**Work task**:
Return the passage of the Pirkei Avot text below between "3. The Wisdom" and "Eliyahu, p. 48.", inclusive, copied word for word.

Self-improvement is not an easy task, and it is not easy to lift oneself from a world where personal peace and affluence are the major goals in life; yet, through the study of Avot is one able to see, and learn, the ethics, values, and morals which lead to human perfection as defined by G-d in the Torah.

Pirkei Avot is a collection of the sayings of the Synagogue Fathers from the Men of the Great Assembly, maxims which summarized the anguish, ecstasy and understanding they had experienced in their penetrating study and practice of the Torah. The earliest Sages quoted are men who lived sometime between the latter half of the fifth and third century B.C.E.. The latest are descendants of Rabbi Judah HaNasi (Rabbi Judah the Prince), who lived in the third century C.E.. Their maxims record their reflections on what constitutes G-d-fearing, civilized conduct and thought.3

Through the study of Pirkei Avot, the Noahide can prepare himself more fully for the acceptance and observation of the Sheva Mitzvot B'nei Noach, the Seven Laws of the Children of Noah.

The Rabbis speak of chasidei umot ha-'olam, "the righteous among the Gentiles." Loyalty to the moral principles of the Torah, not membership in the group, makes for righteousness. Hence the statement, "I call heaven and earth to witness that whether one be a Gentile or an Israelite, man or woman, slave or handmaid, according to their deeds, will the Shechina rest upon them."4


1. Even Higher, retold by Barbara Cohen from the story by I. L. Peretz. Lothrop, Lee, and Shepard Books, 1987.

2. Pirkei Avos, Mesorah Publications, 1984.

3. The Wisdom of the Fathers, Judah Goldin, Yale University Press, 1955.

4. The World of the Talmud, Morris Adler, B'nai B'rith Hillel Foundations, Inc., 1958. (also Tanna d'bei Eliyahu, p. 48.

**Data extracts**:
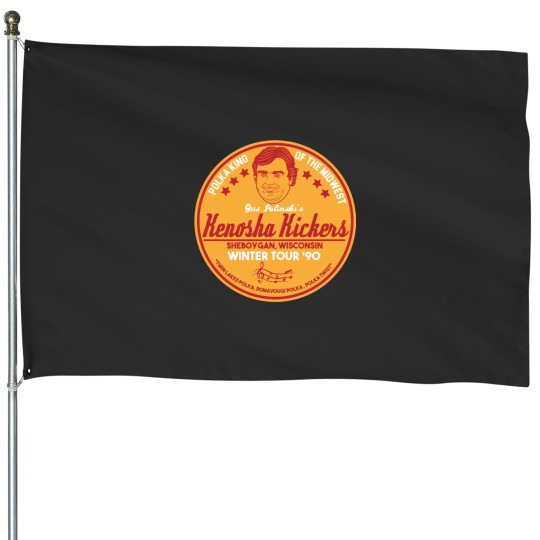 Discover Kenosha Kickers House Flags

* * *

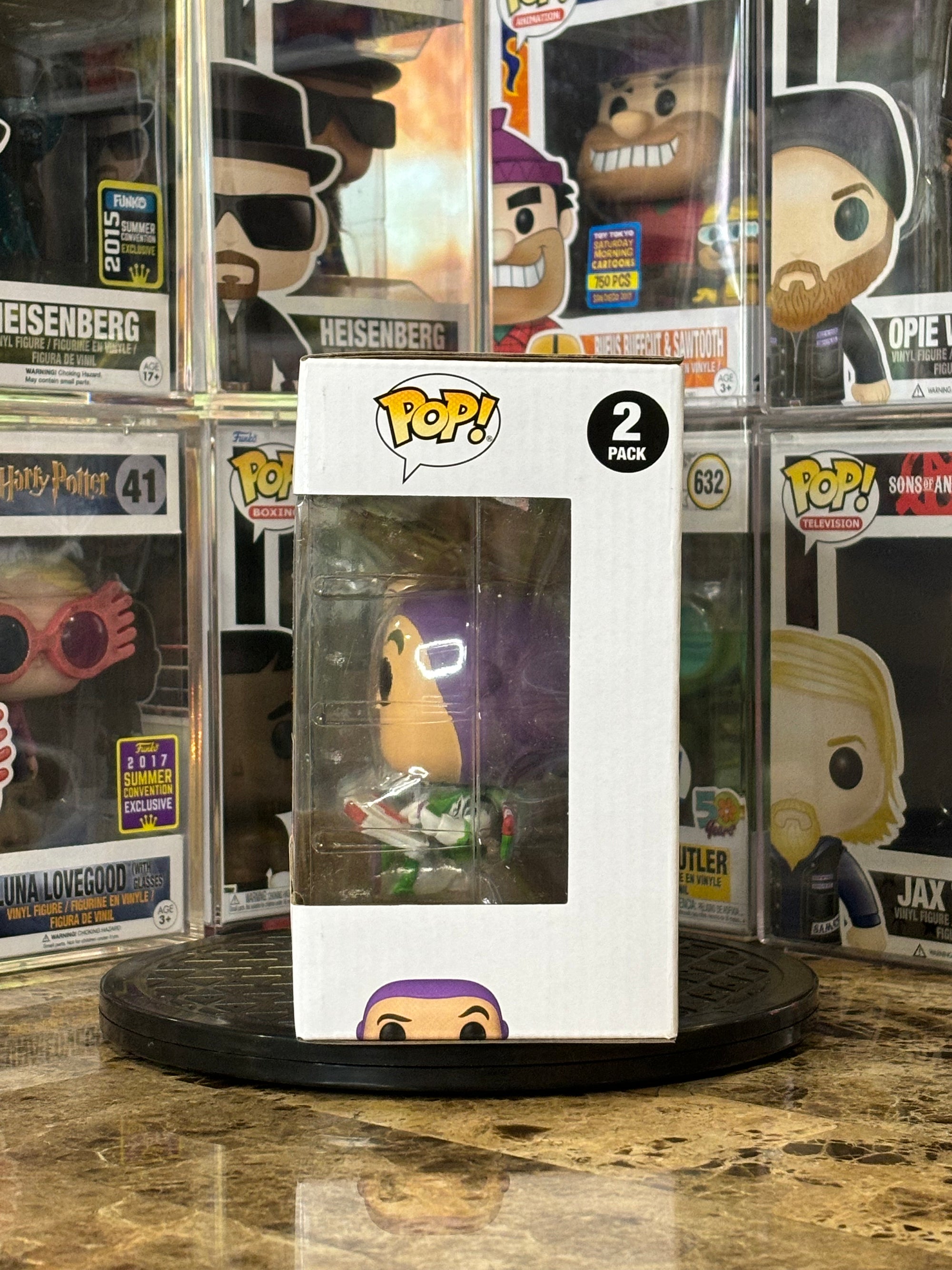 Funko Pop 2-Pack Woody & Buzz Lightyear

**Result of the exercise**:
3. The Wisdom of the Fathers, Judah Goldin, Yale University Press, 1955.

4. The World of the Talmud, Morris Adler, B'nai B'rith Hillel Foundations, Inc., 1958. (also Tanna d'bei Eliyahu, p. 48.